Ventilation questions for 1.5 story
I have an old 50’s style cape cod 1.5 story with kneewalls, slants etc in cold climate in Minneapolis ….I have over the last 10 years upgraded the insulation gone through 2 blower door tests etc. Yet I still get more ice damming than I feel is unacceptable. One thing that has not been thoroughly investigated is whether the ventilation is adequate and more importantly that it is balanced (intake vs. exhaust). I have the opportunity to change this as I’m getting a new roof.
At present I have a few soffit vents cut in. A wall louver on the siding behind the knewalls but only one side of the house So you have you no cross ventilation with the wall louver vents. I guess the logic was intake @ sofit vent exhaust to wall louver?

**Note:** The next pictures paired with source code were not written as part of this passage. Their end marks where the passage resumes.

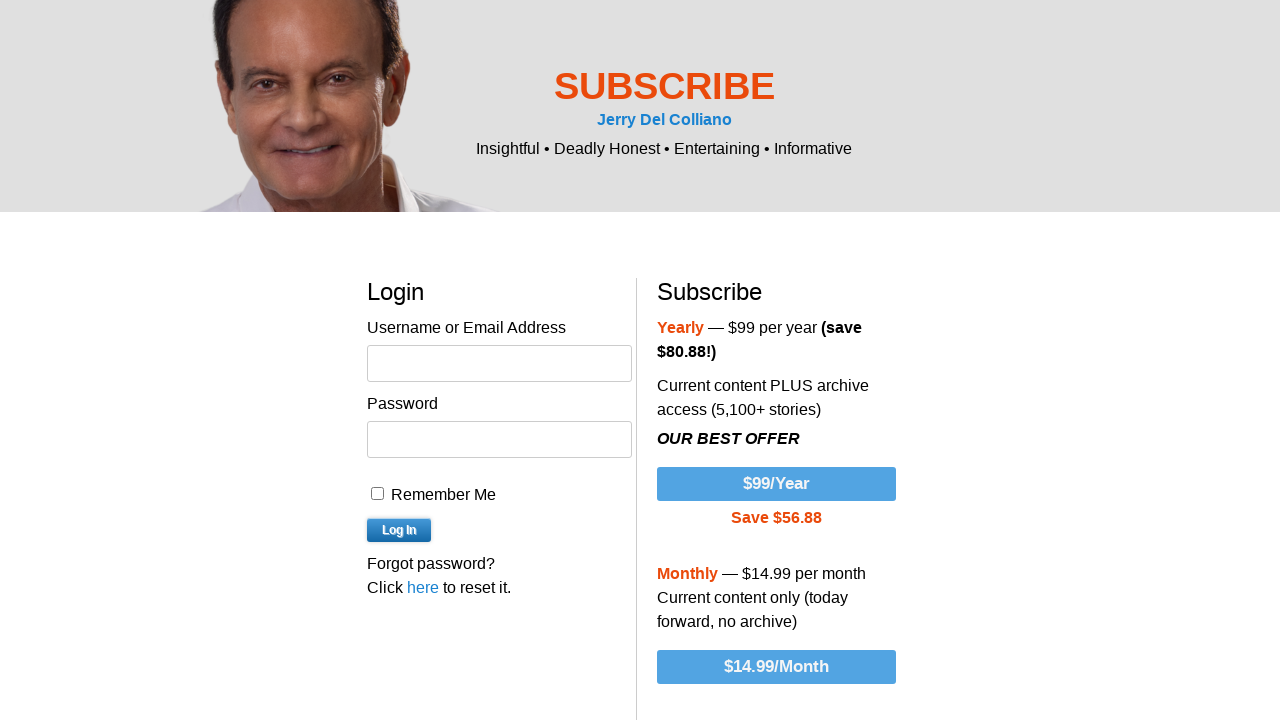

--- FILE ---
content_type: application/javascript
request_url: https://insidemusicmedia.com/remodal/remodal.min.js
body_size: 7385
content:
!function(n,e){"function"==typeof define&&define.amd?define(["jquery"],function(t){return e(n,t)}):"object"==typeof exports?e(n,require("jquery")):e(n,n.jQuery||n.Zepto)}(this,function(t,s){"use strict";var n,a,e,o="remodal",i=t.REMODAL_GLOBALS&&t.REMODAL_GLOBALS.NAMESPACE||o,r=s.map(["animationstart","webkitAnimationStart","MSAnimationStart","oAnimationStart"],function(t){return t+"."+i}).join(" "),d=s.map(["animationend","webkitAnimationEnd","MSAnimationEnd","oAnimationEnd"],function(t){return t+"."+i}).join(" "),c=s.extend({hashTracking:!0,closeOnConfirm:!0,closeOnCancel:!0,closeOnEscape:!0,closeOnOutsideClick:!0,modifier:"",appendTo:null},t.REMODAL_GLOBALS&&t.REMODAL_GLOBALS.DEFAULTS),l={CLOSING:"closing",CLOSED:"closed",OPENING:"opening",OPENED:"opened"},p="confirmation",m="cancellation",u=void 0!==(n=document.createElement("div").style).animationName||void 0!==n.WebkitAnimationName||void 0!==n.MozAnimationName||void 0!==n.msAnimationName||void 0!==n.OAnimationName,f=/iPad|iPhone|iPod/.test(navigator.platform);function g(t){if(u&&"none"===t.css("animation-name")&&"none"===t.css("-webkit-animation-name")&&"none"===t.css("-moz-animation-name")&&"none"===t.css("-o-animation-name")&&"none"===t.css("-ms-animation-name"))return 0;var n,e,a,i,o=t.css("animation-duration")||t.css("-webkit-animation-duration")||t.css("-moz-animation-duration")||t.css("-o-animation-duration")||t.css("-ms-animation-duration")||"0s",s=t.css("animation-delay")||t.css("-webkit-animation-delay")||t.css("-moz-animation-delay")||t.css("-o-animation-delay")||t.css("-ms-animation-delay")||"0s",r=t.css("animation-iteration-count")||t.css("-webkit-animation-iteration-count")||t.css("-moz-animation-iteration-count")||t.css("-o-animation-iteration-count")||t.css("-ms-animation-iteration-count")||"1";for(o=o.split(", "),s=s.split(", "),r=r.split(", "),i=0,e=o.length,n=Number.NEGATIVE_INFINITY;i<e;i++)n<(a=parseFloat(o[i])*parseInt(r[i],10)+parseFloat(s[i]))&&(n=a);return n}function h(){if(s(document).height()<=s(window).height())return 0;var t,n,e=document.createElement("div"),a=document.createElement("div");return e.style.visibility="hidden",e.style.width="100px",document.body.appendChild(e),t=e.offsetWidth,e.style.overflow="scroll",a.style.width="100%",e.appendChild(a),n=a.offsetWidth,e.parentNode.removeChild(e),t-n}function v(){if(!f){var t,n,e=s("html"),a=O("is-locked");e.hasClass(a)&&(n=s(document.body),t=parseInt(n.css("padding-right"),10)-h(),n.css("padding-right",t+"px"),e.removeClass(a))}}function $(t,n,e,a){var i=O("is",n),o=[O("is",l.CLOSING),O("is",l.OPENING),O("is",l.CLOSED),O("is",l.OPENED)].join(" ");t.$bg.removeClass(o).addClass(i),t.$overlay.removeClass(o).addClass(i),t.$wrapper.removeClass(o).addClass(i),t.$modal.removeClass(o).addClass(i),t.state=n,!e&&t.$modal.trigger({type:n,reason:a},[{reason:a}])}function C(t,n,e){var a=0,i=function(t){t.target===this&&a++},o=function(t){t.target===this&&0==--a&&(s.each(["$bg","$overlay","$wrapper","$modal"],function(t,n){e[n].off(r+" "+d)}),n())};s.each(["$bg","$overlay","$wrapper","$modal"],function(t,n){e[n].on(r,i).on(d,o)}),t(),0===g(e.$bg)&&0===g(e.$overlay)&&0===g(e.$wrapper)&&0===g(e.$modal)&&(s.each(["$bg","$overlay","$wrapper","$modal"],function(t,n){e[n].off(r+" "+d)}),n())}function y(e){e.state!==l.CLOSED&&(s.each(["$bg","$overlay","$wrapper","$modal"],function(t,n){e[n].off(r+" "+d)}),e.$bg.removeClass(e.settings.modifier),e.$overlay.removeClass(e.settings.modifier).hide(),e.$wrapper.hide(),v(),$(e,l.CLOSED,!0))}function O(){for(var t=i,n=0;n<arguments.length;++n)t+="-"+arguments[n];return t}function E(){var t,n,e=location.hash.replace("#","");if(e){try{n=s("[data-"+o+'-id="'+e+'"]')}catch(t){}n&&n.length&&(t=s[o].lookup[n.data(o)])&&t.settings.hashTracking&&t.open()}else a&&a.state===l.OPENED&&a.settings.hashTracking&&a.close()}function w(t,n){var e=s(document.body),a=this;a.settings=s.extend({},c,n),a.index=s[o].lookup.push(a)-1,a.state=l.CLOSED,a.$overlay=s("."+O("overlay")),null!==a.settings.appendTo&&a.settings.appendTo.length&&(e=s(a.settings.appendTo)),a.$overlay.length||(a.$overlay=s("<div>").addClass(O("overlay")+" "+O("is",l.CLOSED)).hide(),e.append(a.$overlay)),a.$bg=s("."+O("bg")).addClass(O("is",l.CLOSED)),a.$modal=t.addClass(i+" "+O("is-initialized")+" "+a.settings.modifier+" "+O("is",l.CLOSED)).attr("tabindex","-1"),a.$wrapper=s("<div>").addClass(O("wrapper")+" "+a.settings.modifier+" "+O("is",l.CLOSED)).hide().append(a.$modal),e.append(a.$wrapper),a.$wrapper.on("click."+i,"[data-"+o+'-action="close"]',function(t){t.preventDefault(),a.close()}),a.$wrapper.on("click."+i,"[data-"+o+'-action="cancel"]',function(t){t.preventDefault(),a.$modal.trigger(m),a.settings.closeOnCancel&&a.close(m)}),a.$wrapper.on("click."+i,"[data-"+o+'-action="confirm"]',function(t){t.preventDefault(),a.$modal.trigger(p),a.settings.closeOnConfirm&&a.close(p)}),a.$wrapper.on("click."+i,function(t){s(t.target).hasClass(O("wrapper"))&&a.settings.closeOnOutsideClick&&a.close()})}w.prototype.open=function(){var t,n=this;n.state!==l.OPENING&&n.state!==l.CLOSING&&((t=n.$modal.attr("data-"+o+"-id"))&&n.settings.hashTracking&&(e=s(window).scrollTop(),location.hash=t),a&&a!==n&&y(a),a=n,function(){if(!f){var t,n,e=s("html"),a=O("is-locked");e.hasClass(a)||(n=s(document.body),t=parseInt(n.css("padding-right"),10)+h(),n.css("padding-right",t+"px"),e.addClass(a))}}(),n.$bg.addClass(n.settings.modifier),n.$overlay.addClass(n.settings.modifier).show(),n.$wrapper.show().scrollTop(0),n.$modal.focus(),C(function(){$(n,l.OPENING)},function(){$(n,l.OPENED)},n))},w.prototype.close=function(t){var n=this;n.state!==l.OPENING&&n.state!==l.CLOSING&&n.state!==l.CLOSED&&(n.settings.hashTracking&&n.$modal.attr("data-"+o+"-id")===location.hash.substr(1)&&(location.hash="",s(window).scrollTop(e)),C(function(){$(n,l.CLOSING,!1,t)},function(){n.$bg.removeClass(n.settings.modifier),n.$overlay.removeClass(n.settings.modifier).hide(),n.$wrapper.hide(),v(),$(n,l.CLOSED,!1,t)},n))},w.prototype.getState=function(){return this.state},w.prototype.destroy=function(){var t=s[o].lookup;y(this),this.$wrapper.remove(),delete t[this.index],0===s.grep(t,function(t){return!!t}).length&&(this.$overlay.remove(),this.$bg.removeClass(O("is",l.CLOSING)+" "+O("is",l.OPENING)+" "+O("is",l.CLOSED)+" "+O("is",l.OPENED)))},s[o]={lookup:[]},s.fn[o]=function(e){var a,i;return this.each(function(t,n){null==(i=s(n)).data(o)?(a=new w(i,e),i.data(o,a.index),a.settings.hashTracking&&i.attr("data-"+o+"-id")===location.hash.substr(1)&&a.open()):a=s[o].lookup[i.data(o)]}),a},s(document).ready(function(){s(document).on("click","[data-"+o+"-target]",function(t){t.preventDefault();var n=t.currentTarget.getAttribute("data-"+o+"-target"),e=s("[data-"+o+'-id="'+n+'"]');s[o].lookup[e.data(o)].open()}),s(document).find("."+i).each(function(t,n){var e=s(n),a=e.data(o+"-options");a?("string"==typeof a||a instanceof String)&&(a=function(t){var n,e,a,i,o={};for(i=0,e=(n=(t=t.replace(/\s*:\s*/g,":").replace(/\s*,\s*/g,",")).split(",")).length;i<e;i++)n[i]=n[i].split(":"),("string"==typeof(a=n[i][1])||a instanceof String)&&(a="true"===a||"false"!==a&&a),("string"==typeof a||a instanceof String)&&(a=isNaN(a)?a:+a),o[n[i][0]]=a;return o}(a)):a={},e[o](a)}),s(document).on("keydown."+i,function(t){a&&a.settings.closeOnEscape&&a.state===l.OPENED&&27===t.keyCode&&a.close()}),s(window).on("hashchange."+i,E)})});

The slants which travel from the top of knewalls to the ridge area are blown full. They had the original encased rockwool insulation and then were blown full with cellouse insulation. This was all done in a retrofit insulation project.
The slants are are the week point as they are only framed with this only 2×4’s so you don’t have enough depth for proper insulation.
Above the ceiling where the slants transition to the ridge area I have gable vents on both sides of the house West and East sides.
I guess the current configuration is somewhat irrelvant. I guess my pointed question is what is the proper way to ventilate when you have
1) Knee walls
2) Slants (that are blown full of insulation) no chance for baffles to be inserted to ridge. This separates the area behind the kneewalls and the ride area as no air is able travel to the ridge area
3) Gable vents both sides above ceiling in the ridge area ( I assume this is fine as this achieves cross ventilation as gables vents are on present on the East and West side of the house
4) Wall louvers behind knee walls but ONLY on one side of house.
5) A few sofit vents cut in on the back and front of the house
I have read about Smartvent from DCI but makes me nervous with the potential in a severe ice damming situation that it would back up and have nice cavity simply to come through, if it were to back up on the roof. Perhaps these are not a good idea in cold climates due to this potential?
Any suggestions? I think Martin earlier in his career was a roofer?